Conclusions and Relevance  The 5-year risk for AMD declined by birth cohorts throughout the 20th century. Factors that explain this decline in risk are not known. However, this pattern is consistent with reported declines in risks for cardiovascular disease and dementia, suggesting that aging Baby Boomers may experience better retinal health at older ages than did previous generations.

Introduction

The US population experienced increases in longevity during the 20th century. The estimated life expectancy was 59 years for white people born in the United States in 1921, 69 years by midcentury, and 77 years by the end of the century.1 In the United States, because of this increased life expectancy and the advent of the Baby Boom Generation (1946-1964), estimates suggest that large numbers of adults will experience age-related macular degeneration (AMD), the leading cause of blindness in older adults, increasing the need for vision care for older adults.2 However, in addition to living longer, older adults appear to have better health than did previous generations.

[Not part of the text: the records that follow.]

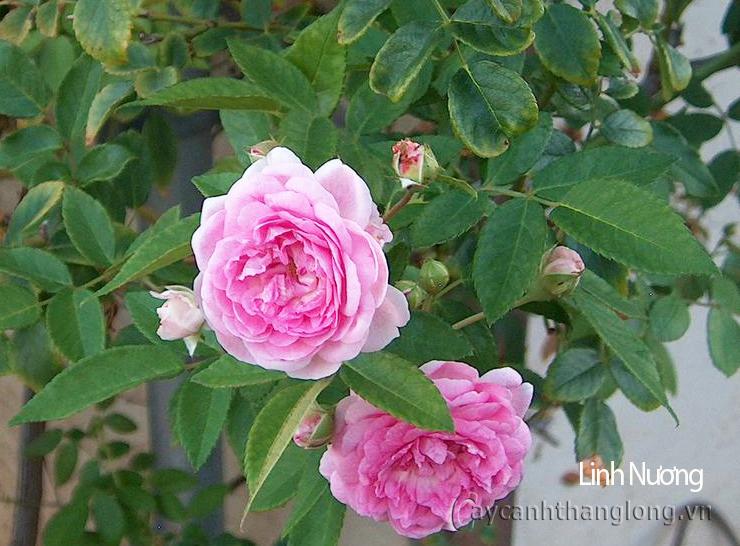 Hoa hồng Linh Nương 283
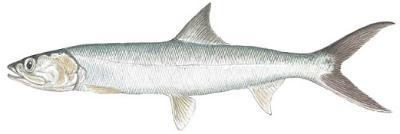 Ladyfish (Elops saurus)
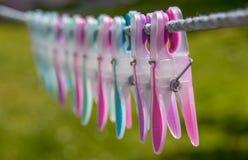 Clavijas que se lavan Imagen de archivo libre de regalías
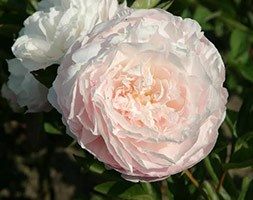Paeonia lactiflora  'Mother's Choice' (peony)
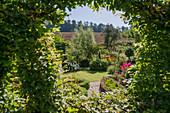 View through topiary hedge into garden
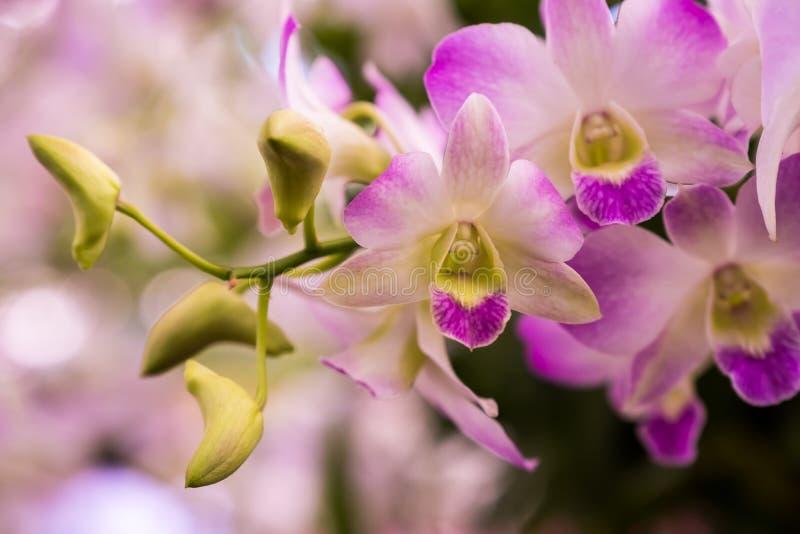 Pompadour do Dendrobium da orquídea imagens de stock royalty free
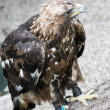 Golden eagle (Aquila chrysaetos) in captivity — Stock Photo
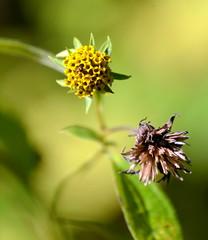 2-LittleYellowFlowers (T's PL) Tags: greenhillpark greenway littleyellowflowers virginia va macro flower plant outdoor roanokecounty nikon nikondslr nikond7000 d7000 tamron16300 nikontamron tamron16300mmf3563diiivcpzd tamron
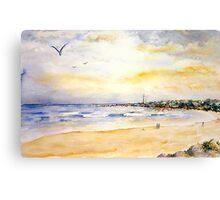 Seal Point - Cape St Francis Canvas Print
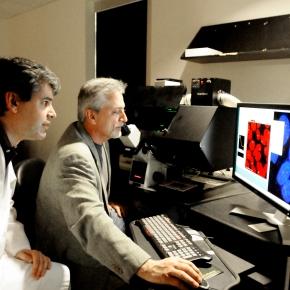 New Technology May Help Identify Safe Alternatives toBPA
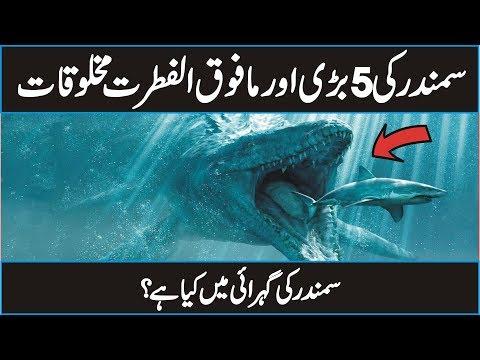 5 Most Giant Sea Creatures You've Ever Seen in Urdu Hindi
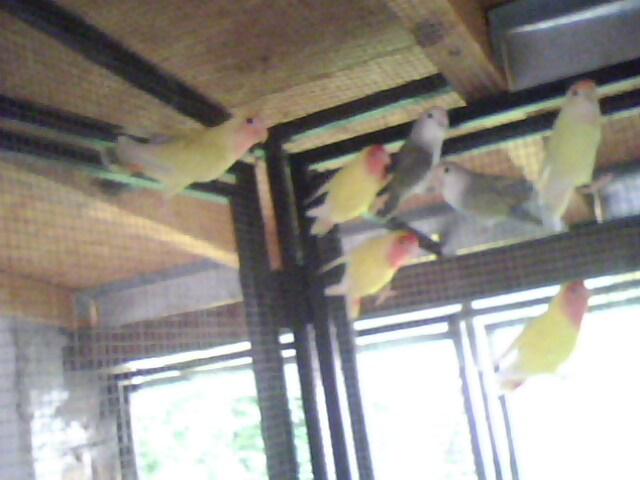Moje ptice Img00811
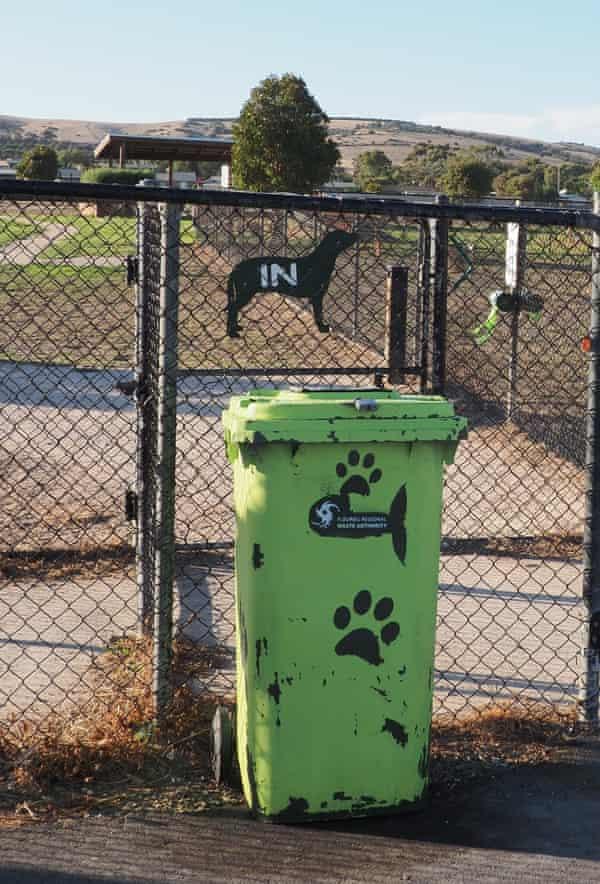 The dedicated dog poo bin in Port Elliot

Declines in the risk for cardiovascular disease,3,4 dementias,5-7 and other chronic conditions of aging8,9 have been reported for people born in the first half of the 20th century. The prevalence and 5-year incidence of AMD declined by birth cohort from 1903 to 1942 in the Beaver Dam Eye Study (BDES).10 However, whether the risk for AMD has declined for the Baby Boom generation, who are now turning 65 years of age at the rate of 10 000 individuals per day, remains unknown.11

Rapid declines in the incidence of noncommunicable diseases are considered to be strong evidence that such diseases are partially preventable, because the effect of genetic change is slow and difficult to detect.8 During the 20th century, tremendous changes occurred in sanitation; housing; occupational safety; air and water quality and other environmental exposures; lifestyle and behavioral factors; availability, quality, and safety of food sources; and socioeconomic conditions; in addition, advances in the treatment and prevention of medical conditions and infectious diseases occurred. Such changes may have contributed to these improvements in risks for noncommunicable diseases across generations.12,13 However, with increasing obesity and sedentary lifestyles, exposures to new products and medications, and challenging economic conditions that may have unrecognized health risks, the gains made in some health conditions in previous generations may be slowing, flattening, or disappearing, and people born during the Baby Boom years and more recently may not continue to experience healthier aging than their parents.14-16

Quiz Ref IDThe Beaver Dam Offspring Study (BOSS), which began June 8, 2005, has been following up the adult offspring (born during 1926-1984) of the Epidemiology of Hearing Loss Study, an ancillary study of the BDES cohort (born during 1902-1946).10,17,18 The purpose of the present study was to analyze the 5-year incidence of AMD by generation to determine whether the risk for AMD continued to decline for people born during the Baby Boom years or later and to identify factors that contributed to improvement in risk.

Methods

Analyses included data from 2 longitudinal cohort studies that measured the 5-year incidence of AMD: the BDES and the BOSS.10,17 The BDES is a population-based cohort study of residents of the city and town of Beaver Dam, Wisconsin, aged 43 to 84 years in 1987 to 1988.10 Participants without AMD at the baseline examinations from March 1, 1988, through September 15, 1990 (at risk of developing AMD), and with 5-year follow-up data from March 1, 1993, through June 15, 1995 (n = 2746), were included in these analyses. The BOSS examined the adult children (21 years or older) of the Epidemiology of Hearing Loss Study cohort from June 8, 2005, through August 4, 2008.17,18 BOSS participants without AMD at baseline and with 5-year follow-up data from July 12, 2010, through March 21, 2013 (n = 2073), were included in these analyses. Retention of the at-risk group was high; 5274 of 6200 persons (85%) returned for the 5-year follow-up visit, and of those returning, 4819 (91.4%) had gradable images. Approval for this research was obtained from the health sciences institutional review board of the University of Wisconsin–Madison, and informed written consent was obtained from all participants before each examination.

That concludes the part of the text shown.